* Source excerpt:
* Begin *

Metadata-Version: 2.1
Name: degrotesque
Version: 1.6
Summary: A tiny web type setter
Home-page: https://github.com/dkrajzew/degrotesque
Author: dkrajzew
Author-email: d.krajzewicz@gmail.com
Classifier: Development Status :: 5 - Production/Stable
Classifier: Environment :: Console
Classifier: Programming Language :: Python
Classifier: Programming Language :: Python :: 2.7
Classifier: Programming Language :: Python :: 3
Classifier: License :: OSI Approved :: GNU Lesser General Public License v3 or later (LGPLv3+)

* End *

* Challenge: Extend the degrotesque package metadata past its final classifier line. The listing plays no part in this.

* Given records:
* Begin *

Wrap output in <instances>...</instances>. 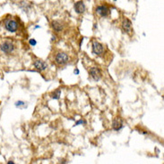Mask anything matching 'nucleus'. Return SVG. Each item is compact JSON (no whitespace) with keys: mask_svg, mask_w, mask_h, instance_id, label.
<instances>
[{"mask_svg":"<svg viewBox=\"0 0 164 164\" xmlns=\"http://www.w3.org/2000/svg\"><path fill=\"white\" fill-rule=\"evenodd\" d=\"M54 63L58 67H63L66 64L68 63L70 61V56L67 54V53L63 51H57L54 54Z\"/></svg>","mask_w":164,"mask_h":164,"instance_id":"nucleus-1","label":"nucleus"},{"mask_svg":"<svg viewBox=\"0 0 164 164\" xmlns=\"http://www.w3.org/2000/svg\"><path fill=\"white\" fill-rule=\"evenodd\" d=\"M15 49L16 45L15 41L10 39H6L0 43V50L6 55H11L12 54H14Z\"/></svg>","mask_w":164,"mask_h":164,"instance_id":"nucleus-2","label":"nucleus"},{"mask_svg":"<svg viewBox=\"0 0 164 164\" xmlns=\"http://www.w3.org/2000/svg\"><path fill=\"white\" fill-rule=\"evenodd\" d=\"M4 26L9 32H15L19 29V23L14 18H6L4 21Z\"/></svg>","mask_w":164,"mask_h":164,"instance_id":"nucleus-3","label":"nucleus"},{"mask_svg":"<svg viewBox=\"0 0 164 164\" xmlns=\"http://www.w3.org/2000/svg\"><path fill=\"white\" fill-rule=\"evenodd\" d=\"M92 50L93 54L97 56H102L105 53V47L102 44L98 42L97 40H93L92 44Z\"/></svg>","mask_w":164,"mask_h":164,"instance_id":"nucleus-4","label":"nucleus"},{"mask_svg":"<svg viewBox=\"0 0 164 164\" xmlns=\"http://www.w3.org/2000/svg\"><path fill=\"white\" fill-rule=\"evenodd\" d=\"M33 66H34V68L36 70L40 71V72H43L48 69L47 63L45 61L41 60V59H39V58H35L33 60Z\"/></svg>","mask_w":164,"mask_h":164,"instance_id":"nucleus-5","label":"nucleus"},{"mask_svg":"<svg viewBox=\"0 0 164 164\" xmlns=\"http://www.w3.org/2000/svg\"><path fill=\"white\" fill-rule=\"evenodd\" d=\"M121 28L124 33H126L128 35L132 34V22L128 18L126 17L123 18V21L121 23Z\"/></svg>","mask_w":164,"mask_h":164,"instance_id":"nucleus-6","label":"nucleus"},{"mask_svg":"<svg viewBox=\"0 0 164 164\" xmlns=\"http://www.w3.org/2000/svg\"><path fill=\"white\" fill-rule=\"evenodd\" d=\"M89 75L94 81H99L100 78L102 77V73L100 68L98 67H91L89 69Z\"/></svg>","mask_w":164,"mask_h":164,"instance_id":"nucleus-7","label":"nucleus"},{"mask_svg":"<svg viewBox=\"0 0 164 164\" xmlns=\"http://www.w3.org/2000/svg\"><path fill=\"white\" fill-rule=\"evenodd\" d=\"M96 13L101 17H107L110 13V9L107 5H99L96 7Z\"/></svg>","mask_w":164,"mask_h":164,"instance_id":"nucleus-8","label":"nucleus"},{"mask_svg":"<svg viewBox=\"0 0 164 164\" xmlns=\"http://www.w3.org/2000/svg\"><path fill=\"white\" fill-rule=\"evenodd\" d=\"M124 127L123 125V120L120 117H116L113 121H112V128L116 131H119L120 129H122Z\"/></svg>","mask_w":164,"mask_h":164,"instance_id":"nucleus-9","label":"nucleus"},{"mask_svg":"<svg viewBox=\"0 0 164 164\" xmlns=\"http://www.w3.org/2000/svg\"><path fill=\"white\" fill-rule=\"evenodd\" d=\"M74 10L77 14H83L85 11V5L83 1H78L74 4Z\"/></svg>","mask_w":164,"mask_h":164,"instance_id":"nucleus-10","label":"nucleus"},{"mask_svg":"<svg viewBox=\"0 0 164 164\" xmlns=\"http://www.w3.org/2000/svg\"><path fill=\"white\" fill-rule=\"evenodd\" d=\"M51 26H52L53 29H54L55 31H57V32L62 31V30H63V27H64L63 24H62V23H61L60 21H57V20L52 22Z\"/></svg>","mask_w":164,"mask_h":164,"instance_id":"nucleus-11","label":"nucleus"},{"mask_svg":"<svg viewBox=\"0 0 164 164\" xmlns=\"http://www.w3.org/2000/svg\"><path fill=\"white\" fill-rule=\"evenodd\" d=\"M60 94H61V91L60 89H57L56 91H54L52 94H51V97L53 99H56V100H58L59 97H60Z\"/></svg>","mask_w":164,"mask_h":164,"instance_id":"nucleus-12","label":"nucleus"},{"mask_svg":"<svg viewBox=\"0 0 164 164\" xmlns=\"http://www.w3.org/2000/svg\"><path fill=\"white\" fill-rule=\"evenodd\" d=\"M15 106L19 107V108H24L25 107V103L23 102V101H17L15 103Z\"/></svg>","mask_w":164,"mask_h":164,"instance_id":"nucleus-13","label":"nucleus"},{"mask_svg":"<svg viewBox=\"0 0 164 164\" xmlns=\"http://www.w3.org/2000/svg\"><path fill=\"white\" fill-rule=\"evenodd\" d=\"M80 124H84V125H85L86 124V120L85 119H79L78 121H76L75 122V124H74V126H78V125H80Z\"/></svg>","mask_w":164,"mask_h":164,"instance_id":"nucleus-14","label":"nucleus"},{"mask_svg":"<svg viewBox=\"0 0 164 164\" xmlns=\"http://www.w3.org/2000/svg\"><path fill=\"white\" fill-rule=\"evenodd\" d=\"M29 43H30V45L32 46V47H34V46L37 45V41H36L34 39H31L29 40Z\"/></svg>","mask_w":164,"mask_h":164,"instance_id":"nucleus-15","label":"nucleus"},{"mask_svg":"<svg viewBox=\"0 0 164 164\" xmlns=\"http://www.w3.org/2000/svg\"><path fill=\"white\" fill-rule=\"evenodd\" d=\"M74 73L75 74V75H78L79 74V70L76 68V69H74Z\"/></svg>","mask_w":164,"mask_h":164,"instance_id":"nucleus-16","label":"nucleus"},{"mask_svg":"<svg viewBox=\"0 0 164 164\" xmlns=\"http://www.w3.org/2000/svg\"><path fill=\"white\" fill-rule=\"evenodd\" d=\"M62 162H60V164H67V161L66 160H61Z\"/></svg>","mask_w":164,"mask_h":164,"instance_id":"nucleus-17","label":"nucleus"},{"mask_svg":"<svg viewBox=\"0 0 164 164\" xmlns=\"http://www.w3.org/2000/svg\"><path fill=\"white\" fill-rule=\"evenodd\" d=\"M7 164H15V162H14L13 161H9V162H7Z\"/></svg>","mask_w":164,"mask_h":164,"instance_id":"nucleus-18","label":"nucleus"},{"mask_svg":"<svg viewBox=\"0 0 164 164\" xmlns=\"http://www.w3.org/2000/svg\"><path fill=\"white\" fill-rule=\"evenodd\" d=\"M114 1H116V0H114Z\"/></svg>","mask_w":164,"mask_h":164,"instance_id":"nucleus-19","label":"nucleus"}]
</instances>
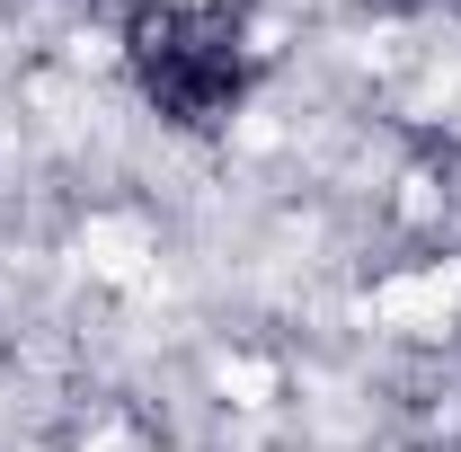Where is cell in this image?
Masks as SVG:
<instances>
[{"mask_svg":"<svg viewBox=\"0 0 461 452\" xmlns=\"http://www.w3.org/2000/svg\"><path fill=\"white\" fill-rule=\"evenodd\" d=\"M124 62H133V89L186 133H213L249 98V36H240L230 9H204V0L133 9L124 18Z\"/></svg>","mask_w":461,"mask_h":452,"instance_id":"cell-1","label":"cell"}]
</instances>
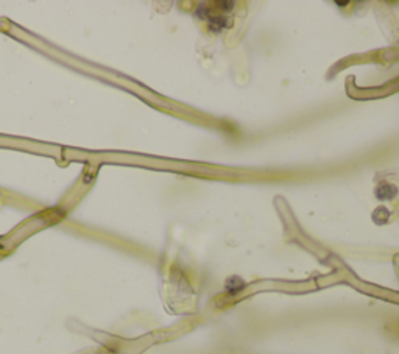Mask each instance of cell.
<instances>
[{
  "instance_id": "1",
  "label": "cell",
  "mask_w": 399,
  "mask_h": 354,
  "mask_svg": "<svg viewBox=\"0 0 399 354\" xmlns=\"http://www.w3.org/2000/svg\"><path fill=\"white\" fill-rule=\"evenodd\" d=\"M396 194H398L396 186L388 183L381 184V186H378V189H376V197H378L379 200H393Z\"/></svg>"
},
{
  "instance_id": "2",
  "label": "cell",
  "mask_w": 399,
  "mask_h": 354,
  "mask_svg": "<svg viewBox=\"0 0 399 354\" xmlns=\"http://www.w3.org/2000/svg\"><path fill=\"white\" fill-rule=\"evenodd\" d=\"M209 30L214 33H220L223 28L228 27V19L226 17H209Z\"/></svg>"
},
{
  "instance_id": "3",
  "label": "cell",
  "mask_w": 399,
  "mask_h": 354,
  "mask_svg": "<svg viewBox=\"0 0 399 354\" xmlns=\"http://www.w3.org/2000/svg\"><path fill=\"white\" fill-rule=\"evenodd\" d=\"M243 287H245V284H243V281H242L240 278H237V276H233V278H230V279L226 281V289H228V292L235 293V292L242 290Z\"/></svg>"
}]
</instances>
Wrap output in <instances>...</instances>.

* End *

* Response to this task:
Classifier: Operating System :: OS Independent
Classifier: Intended Audience :: Developers
Classifier: Topic :: Software Development :: Libraries :: Python Modules
Classifier: Topic :: Software Development :: Localization
Classifier: Topic :: Text Processing :: Markup :: HTML
Classifier: Topic :: Other/Nonlisted Topic
Classifier: Topic :: Artistic Software
Requires-Python: >=2.7, <4
Description-Content-Type: text/markdown
License-File: LICENSE

[![License: LGPL3](https://img.shields.io/badge/License-LGPL3-yellow.svg)](https://github.com/dkrajzew/degrotesque/blob/master/LICENSE) 
[![PyPI version](https://badge.fury.io/py/degrotesque.svg)](https://pypi.python.org/pypi/degrotesque)
[![Travis CI](https://travis-ci.com/dkrajzew/degrotesque.svg?branch=master)](https://travis-ci.com/dkrajzew/degrotesque)
[![Downloads](https://pepy.tech/badge/degrotesque)](https://pepy.tech/project/degrotesque)
[![Coverage](https://img.shields.io/badge/coverage-98%25-success)](https://img.shields.io/badge/coverage-98%25-success)


degrotesque &mdash; A tiny web type setter.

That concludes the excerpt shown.